[Excerpts from a spatial dataset]
◆ ◆ ◆ ◆ ◆ ◆ ◆

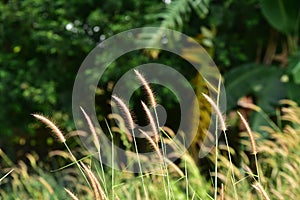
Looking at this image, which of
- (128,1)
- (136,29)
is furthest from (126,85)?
(128,1)

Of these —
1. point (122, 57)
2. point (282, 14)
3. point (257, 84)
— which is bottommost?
point (257, 84)

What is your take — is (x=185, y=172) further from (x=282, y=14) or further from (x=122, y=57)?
(x=282, y=14)

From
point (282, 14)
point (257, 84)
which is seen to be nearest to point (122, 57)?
point (257, 84)

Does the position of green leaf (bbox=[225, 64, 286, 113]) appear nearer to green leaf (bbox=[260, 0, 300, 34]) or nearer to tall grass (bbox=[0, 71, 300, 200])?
tall grass (bbox=[0, 71, 300, 200])

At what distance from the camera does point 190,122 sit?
13.9 feet

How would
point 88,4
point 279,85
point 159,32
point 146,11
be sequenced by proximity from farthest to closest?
point 88,4 → point 146,11 → point 279,85 → point 159,32

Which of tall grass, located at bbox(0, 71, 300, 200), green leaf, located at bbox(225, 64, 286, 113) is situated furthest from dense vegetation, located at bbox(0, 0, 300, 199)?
tall grass, located at bbox(0, 71, 300, 200)

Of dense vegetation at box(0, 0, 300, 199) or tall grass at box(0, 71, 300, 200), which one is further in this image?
dense vegetation at box(0, 0, 300, 199)

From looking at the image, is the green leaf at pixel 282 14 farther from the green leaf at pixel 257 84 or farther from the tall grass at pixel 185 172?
the tall grass at pixel 185 172

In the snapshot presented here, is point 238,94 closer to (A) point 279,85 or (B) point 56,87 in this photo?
(A) point 279,85

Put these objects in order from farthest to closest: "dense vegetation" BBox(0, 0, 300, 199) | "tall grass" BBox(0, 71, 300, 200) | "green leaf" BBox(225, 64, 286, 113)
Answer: "dense vegetation" BBox(0, 0, 300, 199), "green leaf" BBox(225, 64, 286, 113), "tall grass" BBox(0, 71, 300, 200)

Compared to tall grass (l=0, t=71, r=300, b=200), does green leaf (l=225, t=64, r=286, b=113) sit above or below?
below

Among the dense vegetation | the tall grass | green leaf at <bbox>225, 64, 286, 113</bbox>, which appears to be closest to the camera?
the tall grass

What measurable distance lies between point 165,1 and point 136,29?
40 cm
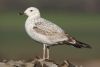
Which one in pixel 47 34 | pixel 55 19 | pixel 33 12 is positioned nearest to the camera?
pixel 47 34

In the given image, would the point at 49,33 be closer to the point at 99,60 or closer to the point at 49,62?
the point at 49,62

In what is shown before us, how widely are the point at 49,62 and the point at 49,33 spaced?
5.02ft

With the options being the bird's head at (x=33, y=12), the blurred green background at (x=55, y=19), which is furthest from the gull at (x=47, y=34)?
the blurred green background at (x=55, y=19)

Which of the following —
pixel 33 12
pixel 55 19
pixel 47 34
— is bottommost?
pixel 47 34

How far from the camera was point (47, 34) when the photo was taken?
1277cm

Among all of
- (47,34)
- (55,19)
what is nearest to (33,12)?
(47,34)

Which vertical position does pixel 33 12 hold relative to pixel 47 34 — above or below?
above

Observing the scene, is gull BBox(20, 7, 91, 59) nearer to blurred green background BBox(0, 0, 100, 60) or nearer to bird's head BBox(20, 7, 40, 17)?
bird's head BBox(20, 7, 40, 17)

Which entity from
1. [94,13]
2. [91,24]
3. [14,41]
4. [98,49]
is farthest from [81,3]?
[98,49]

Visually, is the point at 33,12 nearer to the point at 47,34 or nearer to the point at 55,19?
the point at 47,34

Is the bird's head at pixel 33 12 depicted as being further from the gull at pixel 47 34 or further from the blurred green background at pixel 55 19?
the blurred green background at pixel 55 19

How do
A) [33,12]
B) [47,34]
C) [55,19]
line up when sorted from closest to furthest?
[47,34] < [33,12] < [55,19]

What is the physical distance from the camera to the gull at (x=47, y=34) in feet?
41.2

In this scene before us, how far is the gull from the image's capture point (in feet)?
41.2
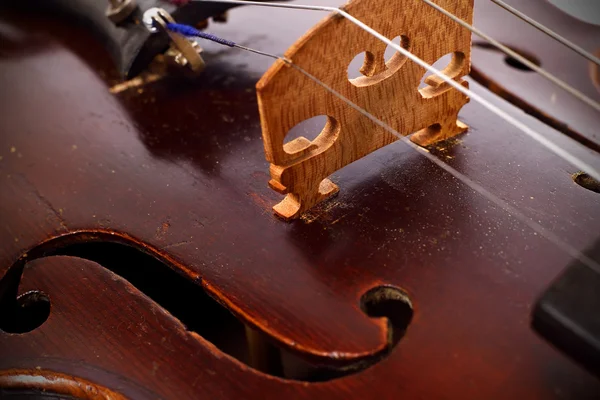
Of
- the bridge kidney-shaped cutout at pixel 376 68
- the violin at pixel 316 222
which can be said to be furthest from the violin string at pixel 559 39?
the bridge kidney-shaped cutout at pixel 376 68

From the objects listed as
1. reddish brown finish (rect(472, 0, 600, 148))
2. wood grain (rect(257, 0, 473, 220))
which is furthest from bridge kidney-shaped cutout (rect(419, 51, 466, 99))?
reddish brown finish (rect(472, 0, 600, 148))

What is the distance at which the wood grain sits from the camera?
0.74 m

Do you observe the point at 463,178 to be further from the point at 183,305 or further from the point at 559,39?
the point at 183,305

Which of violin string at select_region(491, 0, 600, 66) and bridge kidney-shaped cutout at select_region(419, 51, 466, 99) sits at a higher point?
violin string at select_region(491, 0, 600, 66)

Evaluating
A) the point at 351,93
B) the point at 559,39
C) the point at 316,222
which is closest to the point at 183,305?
the point at 316,222

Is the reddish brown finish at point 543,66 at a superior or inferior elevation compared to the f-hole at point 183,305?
superior

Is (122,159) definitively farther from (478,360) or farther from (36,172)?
(478,360)

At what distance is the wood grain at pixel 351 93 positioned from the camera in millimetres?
740

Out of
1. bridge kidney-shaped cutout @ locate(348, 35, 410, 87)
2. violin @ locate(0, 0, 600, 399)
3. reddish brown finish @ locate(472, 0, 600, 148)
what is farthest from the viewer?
reddish brown finish @ locate(472, 0, 600, 148)

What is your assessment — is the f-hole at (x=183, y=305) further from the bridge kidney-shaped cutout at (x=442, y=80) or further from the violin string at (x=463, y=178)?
the bridge kidney-shaped cutout at (x=442, y=80)

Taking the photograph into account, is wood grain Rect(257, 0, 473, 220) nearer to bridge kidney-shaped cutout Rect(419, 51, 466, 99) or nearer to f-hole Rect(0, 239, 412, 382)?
bridge kidney-shaped cutout Rect(419, 51, 466, 99)

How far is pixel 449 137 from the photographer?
0.97 m

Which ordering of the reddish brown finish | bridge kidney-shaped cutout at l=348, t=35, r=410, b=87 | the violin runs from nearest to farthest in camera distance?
the violin
bridge kidney-shaped cutout at l=348, t=35, r=410, b=87
the reddish brown finish

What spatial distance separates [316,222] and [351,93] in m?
0.19
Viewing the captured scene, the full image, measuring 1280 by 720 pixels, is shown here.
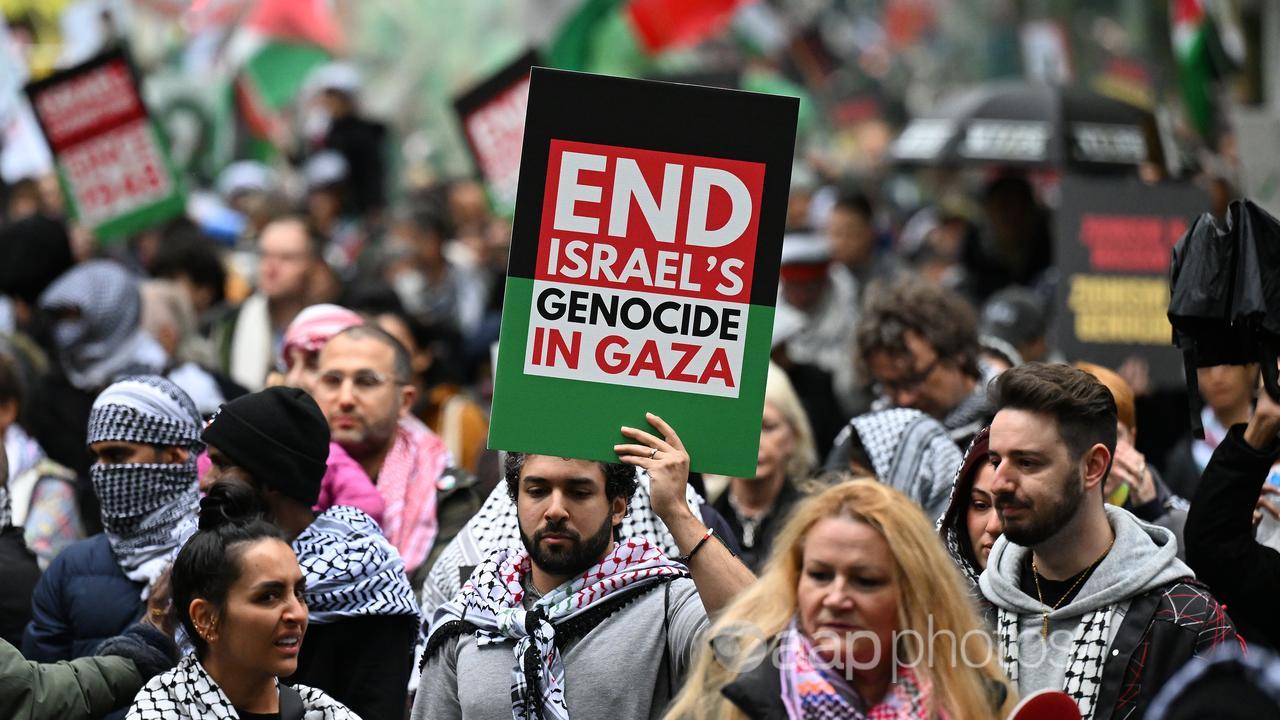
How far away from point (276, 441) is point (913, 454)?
2369mm

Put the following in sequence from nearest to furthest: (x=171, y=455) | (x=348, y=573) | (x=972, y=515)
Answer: (x=348, y=573) → (x=972, y=515) → (x=171, y=455)

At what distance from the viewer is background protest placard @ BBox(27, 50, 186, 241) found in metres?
11.7

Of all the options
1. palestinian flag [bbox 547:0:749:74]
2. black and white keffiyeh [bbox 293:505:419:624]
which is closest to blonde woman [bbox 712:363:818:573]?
black and white keffiyeh [bbox 293:505:419:624]

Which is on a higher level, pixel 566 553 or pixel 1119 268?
pixel 1119 268

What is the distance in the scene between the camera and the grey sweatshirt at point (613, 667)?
16.7 ft

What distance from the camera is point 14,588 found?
6.26 m

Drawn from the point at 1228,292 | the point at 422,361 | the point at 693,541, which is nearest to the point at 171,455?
the point at 693,541

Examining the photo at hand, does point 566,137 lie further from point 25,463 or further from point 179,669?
point 25,463

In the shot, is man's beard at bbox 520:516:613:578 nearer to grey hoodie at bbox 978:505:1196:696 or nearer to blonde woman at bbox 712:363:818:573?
grey hoodie at bbox 978:505:1196:696

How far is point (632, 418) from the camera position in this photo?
17.2ft

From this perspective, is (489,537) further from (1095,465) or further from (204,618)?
(1095,465)

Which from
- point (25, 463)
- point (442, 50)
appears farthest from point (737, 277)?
point (442, 50)

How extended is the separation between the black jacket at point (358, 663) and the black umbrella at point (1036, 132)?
8244 millimetres

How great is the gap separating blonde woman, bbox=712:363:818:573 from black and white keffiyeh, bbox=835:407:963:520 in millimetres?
523
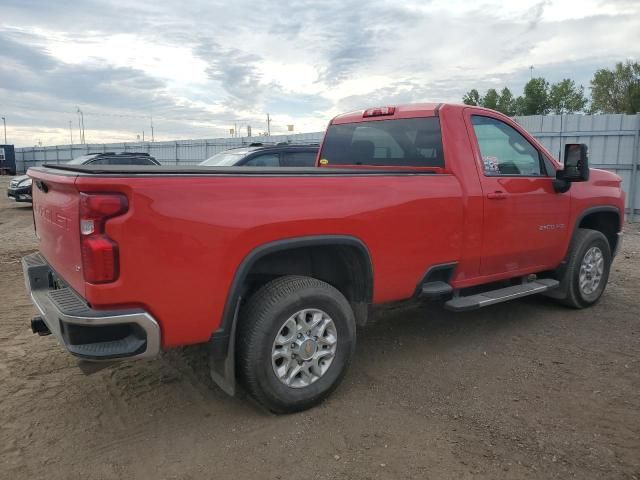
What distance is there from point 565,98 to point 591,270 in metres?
40.9

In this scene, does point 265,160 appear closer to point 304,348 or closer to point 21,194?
point 304,348

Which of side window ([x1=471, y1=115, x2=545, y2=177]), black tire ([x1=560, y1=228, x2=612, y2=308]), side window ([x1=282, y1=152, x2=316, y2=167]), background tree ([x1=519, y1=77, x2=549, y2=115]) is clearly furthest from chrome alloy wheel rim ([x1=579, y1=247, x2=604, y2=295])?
background tree ([x1=519, y1=77, x2=549, y2=115])

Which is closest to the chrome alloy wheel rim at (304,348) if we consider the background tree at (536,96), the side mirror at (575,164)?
the side mirror at (575,164)

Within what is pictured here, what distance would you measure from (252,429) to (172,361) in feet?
4.15

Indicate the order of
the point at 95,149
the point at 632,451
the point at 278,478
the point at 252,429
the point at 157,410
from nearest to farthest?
1. the point at 278,478
2. the point at 632,451
3. the point at 252,429
4. the point at 157,410
5. the point at 95,149

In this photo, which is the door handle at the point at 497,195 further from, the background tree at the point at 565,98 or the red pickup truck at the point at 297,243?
the background tree at the point at 565,98

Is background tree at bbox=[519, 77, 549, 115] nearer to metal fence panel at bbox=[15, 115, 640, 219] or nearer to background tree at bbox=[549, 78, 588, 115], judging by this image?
background tree at bbox=[549, 78, 588, 115]

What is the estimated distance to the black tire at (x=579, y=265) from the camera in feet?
17.7

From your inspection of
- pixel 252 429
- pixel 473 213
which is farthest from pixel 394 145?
pixel 252 429

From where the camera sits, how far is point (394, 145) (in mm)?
4742

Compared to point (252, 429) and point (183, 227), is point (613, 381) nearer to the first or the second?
point (252, 429)

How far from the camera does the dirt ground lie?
2.86m

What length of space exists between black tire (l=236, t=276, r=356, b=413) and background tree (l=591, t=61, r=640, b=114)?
46.5 metres

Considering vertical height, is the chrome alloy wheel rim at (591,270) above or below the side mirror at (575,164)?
below
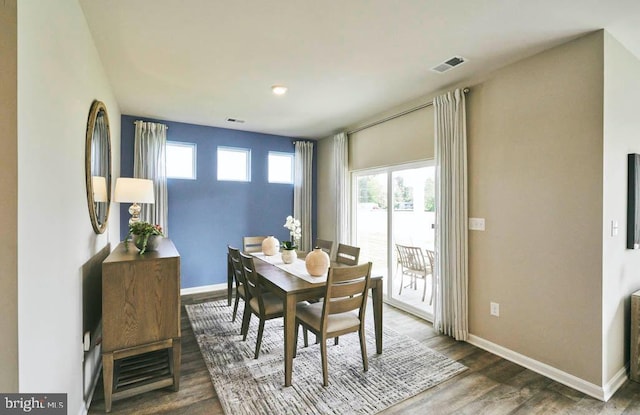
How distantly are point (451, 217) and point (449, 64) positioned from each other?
149cm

◆ ◆ ◆ ◆ ◆ ◆ ◆

# Exercise aim
Your copy should consist only of the lines from the line holding "Which is closest to the chrome" through the final line of the listing above, both included, with all pictures omitted.

# Full response
Which is closest to the chrome alloy wheel rim at (304,348) if we consider the background tree at (536,96), the side mirror at (575,164)?
the side mirror at (575,164)

Within what is pictured here, what distance would you measure from (252,429) to (172,361) in feet?
4.15

Indicate the order of
the point at 95,149
the point at 632,451
the point at 278,478
the point at 252,429
the point at 157,410
from nearest to farthest?
1. the point at 278,478
2. the point at 632,451
3. the point at 252,429
4. the point at 157,410
5. the point at 95,149

In this photo, which is the door handle at the point at 497,195 further from, the background tree at the point at 565,98 or the red pickup truck at the point at 297,243?
the background tree at the point at 565,98

Is background tree at bbox=[519, 77, 549, 115] nearer to metal fence panel at bbox=[15, 115, 640, 219] or nearer to background tree at bbox=[549, 78, 588, 115], judging by this image?
background tree at bbox=[549, 78, 588, 115]

What is the estimated distance to the black tire at (x=579, y=265) from the camera in feet?
17.7

From your inspection of
- pixel 252 429
- pixel 473 213
which is farthest from pixel 394 145?
pixel 252 429

From where the camera sits, how far is point (394, 145) (in mm)?
4742

Compared to point (252, 429) and point (183, 227), is point (613, 381) nearer to the first or the second?
point (252, 429)

How far from the camera does the dirt ground lie?
2.86m

What length of space exists between black tire (l=236, t=276, r=356, b=413) and background tree (l=591, t=61, r=640, b=114)?
46.5 metres

Considering vertical height, is the chrome alloy wheel rim at (591,270) above or below the side mirror at (575,164)?
below
How distantly are point (451, 217) and point (449, 64) positioned from each other?
149cm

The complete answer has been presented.